題目:
Mayor’s posters
Time Limit: 1000MS Memory Limit: 65536K
Total Submissions: 67336 Accepted: 19470
Description
The citizens of Bytetown, AB, could not stand that the candidates in the mayoral election campaign have been placing their electoral posters at all places at their whim. The city council has finally decided to build an electoral wall for placing the posters and introduce the following rules:
Every candidate can place exactly one poster on the wall.
All posters are of the same height equal to the height of the wall; the width of a poster can be any integer number of bytes (byte is the unit of length in Bytetown).
The wall is divided into segments and the width of each segment is one byte.
Each poster must completely cover a contiguous number of wall segments.

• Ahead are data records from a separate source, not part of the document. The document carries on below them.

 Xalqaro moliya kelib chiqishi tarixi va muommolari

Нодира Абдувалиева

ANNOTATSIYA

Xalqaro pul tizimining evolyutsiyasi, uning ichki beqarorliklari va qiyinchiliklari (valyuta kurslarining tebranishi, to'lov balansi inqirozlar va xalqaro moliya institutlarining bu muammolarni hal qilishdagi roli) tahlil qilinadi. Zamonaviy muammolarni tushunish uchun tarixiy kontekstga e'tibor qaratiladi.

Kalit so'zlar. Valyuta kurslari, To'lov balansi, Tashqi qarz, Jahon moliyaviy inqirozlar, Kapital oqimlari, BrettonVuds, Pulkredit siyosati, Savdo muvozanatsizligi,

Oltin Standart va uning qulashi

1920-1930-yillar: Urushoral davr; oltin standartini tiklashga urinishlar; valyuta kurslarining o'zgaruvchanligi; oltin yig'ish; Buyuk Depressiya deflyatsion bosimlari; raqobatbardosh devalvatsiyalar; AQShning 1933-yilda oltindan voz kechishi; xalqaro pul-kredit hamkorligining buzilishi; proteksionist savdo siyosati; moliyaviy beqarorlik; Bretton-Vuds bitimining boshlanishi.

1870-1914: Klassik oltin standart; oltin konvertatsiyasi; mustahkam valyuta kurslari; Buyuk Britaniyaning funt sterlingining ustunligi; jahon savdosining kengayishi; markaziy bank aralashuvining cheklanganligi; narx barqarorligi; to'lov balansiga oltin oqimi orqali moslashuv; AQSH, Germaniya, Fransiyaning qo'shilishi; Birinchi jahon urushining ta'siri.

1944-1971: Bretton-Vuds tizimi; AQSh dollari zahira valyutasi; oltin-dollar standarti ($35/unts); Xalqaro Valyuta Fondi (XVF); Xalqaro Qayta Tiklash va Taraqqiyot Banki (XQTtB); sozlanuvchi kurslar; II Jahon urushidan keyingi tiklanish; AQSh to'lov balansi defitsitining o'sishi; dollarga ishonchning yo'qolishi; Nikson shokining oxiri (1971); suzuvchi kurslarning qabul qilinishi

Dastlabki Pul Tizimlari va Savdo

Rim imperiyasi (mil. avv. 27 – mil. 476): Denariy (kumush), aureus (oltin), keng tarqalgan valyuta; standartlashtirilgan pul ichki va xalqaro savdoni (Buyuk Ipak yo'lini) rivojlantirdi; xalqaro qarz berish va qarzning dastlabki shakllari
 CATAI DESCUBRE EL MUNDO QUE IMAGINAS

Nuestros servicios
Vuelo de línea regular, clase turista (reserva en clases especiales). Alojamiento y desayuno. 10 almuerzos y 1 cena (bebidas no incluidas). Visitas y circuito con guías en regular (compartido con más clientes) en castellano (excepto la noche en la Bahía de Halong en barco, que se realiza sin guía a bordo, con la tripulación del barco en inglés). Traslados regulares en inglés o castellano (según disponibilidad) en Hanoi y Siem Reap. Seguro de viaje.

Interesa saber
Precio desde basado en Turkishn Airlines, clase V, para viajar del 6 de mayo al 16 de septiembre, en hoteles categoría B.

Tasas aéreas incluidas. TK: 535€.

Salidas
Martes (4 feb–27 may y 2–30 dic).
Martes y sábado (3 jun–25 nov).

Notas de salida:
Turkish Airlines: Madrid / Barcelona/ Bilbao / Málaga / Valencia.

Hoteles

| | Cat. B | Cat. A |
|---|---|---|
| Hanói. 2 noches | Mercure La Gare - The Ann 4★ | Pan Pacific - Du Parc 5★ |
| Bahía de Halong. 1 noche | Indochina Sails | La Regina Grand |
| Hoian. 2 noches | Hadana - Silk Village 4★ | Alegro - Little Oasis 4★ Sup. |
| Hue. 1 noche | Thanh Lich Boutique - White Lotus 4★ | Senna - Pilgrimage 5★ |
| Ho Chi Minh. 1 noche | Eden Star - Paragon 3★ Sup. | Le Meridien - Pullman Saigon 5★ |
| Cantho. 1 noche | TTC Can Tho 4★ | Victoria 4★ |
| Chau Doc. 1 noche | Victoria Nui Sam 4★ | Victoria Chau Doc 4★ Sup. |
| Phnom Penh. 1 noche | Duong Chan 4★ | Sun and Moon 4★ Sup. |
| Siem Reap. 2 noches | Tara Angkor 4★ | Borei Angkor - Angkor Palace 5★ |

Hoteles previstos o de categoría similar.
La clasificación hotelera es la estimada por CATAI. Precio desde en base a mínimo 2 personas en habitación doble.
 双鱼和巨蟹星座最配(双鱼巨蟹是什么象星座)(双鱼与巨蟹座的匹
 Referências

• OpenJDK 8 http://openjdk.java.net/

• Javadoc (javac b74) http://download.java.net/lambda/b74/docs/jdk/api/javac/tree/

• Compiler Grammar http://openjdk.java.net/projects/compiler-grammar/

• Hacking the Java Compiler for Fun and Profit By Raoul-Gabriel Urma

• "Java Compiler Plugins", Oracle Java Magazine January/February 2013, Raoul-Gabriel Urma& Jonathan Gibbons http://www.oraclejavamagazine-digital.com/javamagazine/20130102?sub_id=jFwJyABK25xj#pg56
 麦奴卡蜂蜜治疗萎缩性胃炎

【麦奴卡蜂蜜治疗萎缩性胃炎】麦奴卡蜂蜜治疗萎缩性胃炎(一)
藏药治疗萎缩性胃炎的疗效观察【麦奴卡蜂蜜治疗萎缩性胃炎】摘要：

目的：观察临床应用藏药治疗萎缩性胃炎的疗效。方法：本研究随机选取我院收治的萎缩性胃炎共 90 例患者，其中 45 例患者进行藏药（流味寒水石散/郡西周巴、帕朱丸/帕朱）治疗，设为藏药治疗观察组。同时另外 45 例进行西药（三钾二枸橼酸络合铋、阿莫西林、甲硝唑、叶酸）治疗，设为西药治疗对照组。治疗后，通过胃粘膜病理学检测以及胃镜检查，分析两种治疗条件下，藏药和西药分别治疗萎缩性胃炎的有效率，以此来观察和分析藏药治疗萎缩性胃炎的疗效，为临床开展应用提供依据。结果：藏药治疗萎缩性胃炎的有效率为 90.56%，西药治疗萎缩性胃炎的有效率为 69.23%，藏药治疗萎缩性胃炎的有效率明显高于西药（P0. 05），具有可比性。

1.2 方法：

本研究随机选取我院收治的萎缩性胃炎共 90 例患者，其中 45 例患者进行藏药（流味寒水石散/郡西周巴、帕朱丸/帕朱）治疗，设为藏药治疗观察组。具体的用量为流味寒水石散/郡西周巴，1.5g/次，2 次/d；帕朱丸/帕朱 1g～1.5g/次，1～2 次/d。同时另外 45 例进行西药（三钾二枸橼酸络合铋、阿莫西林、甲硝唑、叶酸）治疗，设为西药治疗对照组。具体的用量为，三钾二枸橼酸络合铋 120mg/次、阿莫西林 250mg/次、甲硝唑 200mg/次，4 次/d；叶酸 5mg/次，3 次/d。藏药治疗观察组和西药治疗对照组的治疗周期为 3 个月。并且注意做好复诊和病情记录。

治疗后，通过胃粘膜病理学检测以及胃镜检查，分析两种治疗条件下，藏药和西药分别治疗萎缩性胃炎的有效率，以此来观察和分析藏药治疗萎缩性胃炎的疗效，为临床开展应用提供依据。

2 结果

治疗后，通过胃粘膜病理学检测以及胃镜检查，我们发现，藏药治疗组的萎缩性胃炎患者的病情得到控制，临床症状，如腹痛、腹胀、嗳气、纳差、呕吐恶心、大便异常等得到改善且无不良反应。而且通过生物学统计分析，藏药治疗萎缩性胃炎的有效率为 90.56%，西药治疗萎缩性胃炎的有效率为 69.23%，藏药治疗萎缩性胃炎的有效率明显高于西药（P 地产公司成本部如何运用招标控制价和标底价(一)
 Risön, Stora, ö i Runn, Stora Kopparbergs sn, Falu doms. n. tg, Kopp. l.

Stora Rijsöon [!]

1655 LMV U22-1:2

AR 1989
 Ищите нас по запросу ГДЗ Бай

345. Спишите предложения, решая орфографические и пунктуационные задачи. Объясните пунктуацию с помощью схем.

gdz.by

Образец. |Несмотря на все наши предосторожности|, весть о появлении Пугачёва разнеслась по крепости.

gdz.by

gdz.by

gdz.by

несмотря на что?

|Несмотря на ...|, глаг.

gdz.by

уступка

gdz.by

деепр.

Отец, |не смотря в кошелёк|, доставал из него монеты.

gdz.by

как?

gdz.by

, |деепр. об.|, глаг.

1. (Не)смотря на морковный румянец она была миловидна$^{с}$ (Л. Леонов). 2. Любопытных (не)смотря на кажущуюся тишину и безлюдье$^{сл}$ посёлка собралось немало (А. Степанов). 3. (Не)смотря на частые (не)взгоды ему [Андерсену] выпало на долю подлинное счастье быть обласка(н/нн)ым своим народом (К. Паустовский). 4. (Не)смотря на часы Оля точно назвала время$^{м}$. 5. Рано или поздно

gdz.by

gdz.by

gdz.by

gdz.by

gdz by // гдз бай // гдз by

They have built a wall 10000000 bytes long (such that there is enough place for all candidates). When the electoral campaign was restarted, the candidates were placing their posters on the wall and their posters differed widely in width. Moreover, the candidates started placing their posters on wall segments already occupied by other posters. Everyone in Bytetown was curious whose posters will be visible (entirely or in part) on the last day before elections.
Your task is to find the number of visible posters when all the posters are placed given the information about posters’ size, their place and order of placement on the electoral wall.
Input
The first line of input contains a number c giving the number of cases that follow. The first line of data for a single case contains number 1 <= n <= 10000. The subsequent n lines describe the posters in the order in which they were placed. The i-th line among the n lines contains two integer numbers li and ri which are the number of the wall segment occupied by the left end and the right end of the i-th poster, respectively. We know that for each 1 <= i <= n, 1 <= li <= ri <= 10000000. After the i-th poster is placed, it entirely covers all wall segments numbered li, li+1 ,… , ri.
Output
For each input data set print the number of visible posters after all the posters are placed.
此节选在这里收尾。